» Texte fourni:
%%

Du côté de Justin, l’inquiétude pointe : « Le noeud du problème, c’est qu’Actis a un service de proximité, contrairement à GH. Je me demande quel modèle de management va être choisi pour la structure commune : celui d’Actis ou celui de GH ? » Sur ce sujet comme sur les autres, l’opacité règne. Comment imaginer une fusion « heureuse  », pour les salariés comme pour les locataires ?

Kheida a du mal : «  La compression du personnel est inévitable, des postes n’existeront plus, soit chez Actis, soit chez GH. La situation va forcément empirer. »

La proximité, c’est pour les riches

Dès 2011, GH tente d’améliorer son service avec deux agences de proximité, à Saint-Bruno et Malherbe. En 2015, l’ Ancols (Agence nationale de contrôle du logement social) dresse un premier
bilan : « Toutes les réclamations n’étaient pas saisies dans la base [...] Le rythme important des livraisons de logements neufs mobilisait fortement l’emploi du temps du personnel des agences.  »

%%

» Exercices:
#1 Relevez tous les organismes désignés par leur nom ou leur sigle dans le texte sur la fusion entre Actis et GH.
#2 Poursuivez le texte sur la fusion entre Actis et GH à partir de sa dernière phrase.
Les données qui suivent proviennent d'une autre source que le texte.

» Données fournies:
%%

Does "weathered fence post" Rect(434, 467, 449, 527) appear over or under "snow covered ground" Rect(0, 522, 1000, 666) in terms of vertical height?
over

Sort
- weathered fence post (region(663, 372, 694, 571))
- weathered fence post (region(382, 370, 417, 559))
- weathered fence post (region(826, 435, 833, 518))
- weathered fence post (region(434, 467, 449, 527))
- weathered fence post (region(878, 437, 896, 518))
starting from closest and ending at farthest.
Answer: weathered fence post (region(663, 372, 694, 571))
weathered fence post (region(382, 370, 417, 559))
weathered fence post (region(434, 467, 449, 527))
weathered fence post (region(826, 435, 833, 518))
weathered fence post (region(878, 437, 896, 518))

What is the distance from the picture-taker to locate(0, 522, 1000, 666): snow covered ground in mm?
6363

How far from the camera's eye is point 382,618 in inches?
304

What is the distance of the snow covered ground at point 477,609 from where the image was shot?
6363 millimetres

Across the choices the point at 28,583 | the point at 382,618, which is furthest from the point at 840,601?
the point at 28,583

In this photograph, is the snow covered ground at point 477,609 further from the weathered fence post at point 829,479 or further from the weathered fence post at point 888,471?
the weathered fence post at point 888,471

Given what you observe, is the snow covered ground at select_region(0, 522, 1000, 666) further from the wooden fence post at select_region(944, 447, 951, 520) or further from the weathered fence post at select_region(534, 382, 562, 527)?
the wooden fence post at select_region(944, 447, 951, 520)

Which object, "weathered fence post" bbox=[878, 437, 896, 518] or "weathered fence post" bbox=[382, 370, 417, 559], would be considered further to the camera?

%%
%%

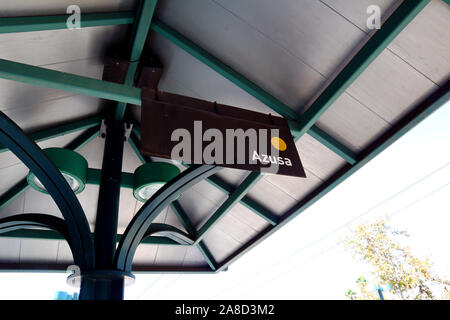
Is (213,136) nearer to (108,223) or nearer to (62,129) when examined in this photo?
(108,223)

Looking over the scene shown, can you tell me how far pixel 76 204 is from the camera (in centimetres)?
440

%%
%%

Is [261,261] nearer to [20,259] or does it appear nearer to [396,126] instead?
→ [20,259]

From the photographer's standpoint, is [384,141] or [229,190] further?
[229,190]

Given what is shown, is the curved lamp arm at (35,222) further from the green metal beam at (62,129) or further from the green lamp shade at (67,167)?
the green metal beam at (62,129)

%%

» Résultats:
#1 Actis, GH et l'Ancols (Agence nationale de contrôle du logement social).

#2
L’enquête auprès des locataires montre «  une nette dégradation de l’appréciation des locataires sur la qualité du service rendu par leur bailleur depuis 2010 ». Pour s’expliquer, GH avoue que «  le développement important du patrimoine locatif social a pu s’opérer au détriment de la qualité de sa gestion et de l’action de proximité au quotidien  ». Ça, c’était il y a cinq ans. Depuis, la situation semble encore s’aggraver. Car en 2017, ces deux agences de proximité ferment. «  On se coupe encore plus des locataires à ce moment », analyse Kheida. À la place, GH ouvre une agence immobilière, place Sainte-Claire, puis sur le boulevard Gambetta « afin de répondre à la volonté de GH de développer son activité de promotion immobilière classique », explique Christine Charignon, responsable marketing commerciale (www.traits-dcomagazine.fr, 2017). Nommée Hestis, l’agence immobilière de GH gomme l’image du bailleur pour adopter les attributs d’une vraie agence. Elle dispose d’une équipe de six personnes et met en avant «  la proximité. Notre agence est située en plein cœur de Grenoble, boulevard Gambetta. » La proximité, c’est réservé aux riches acheteurs, pas aux pauvres locataires.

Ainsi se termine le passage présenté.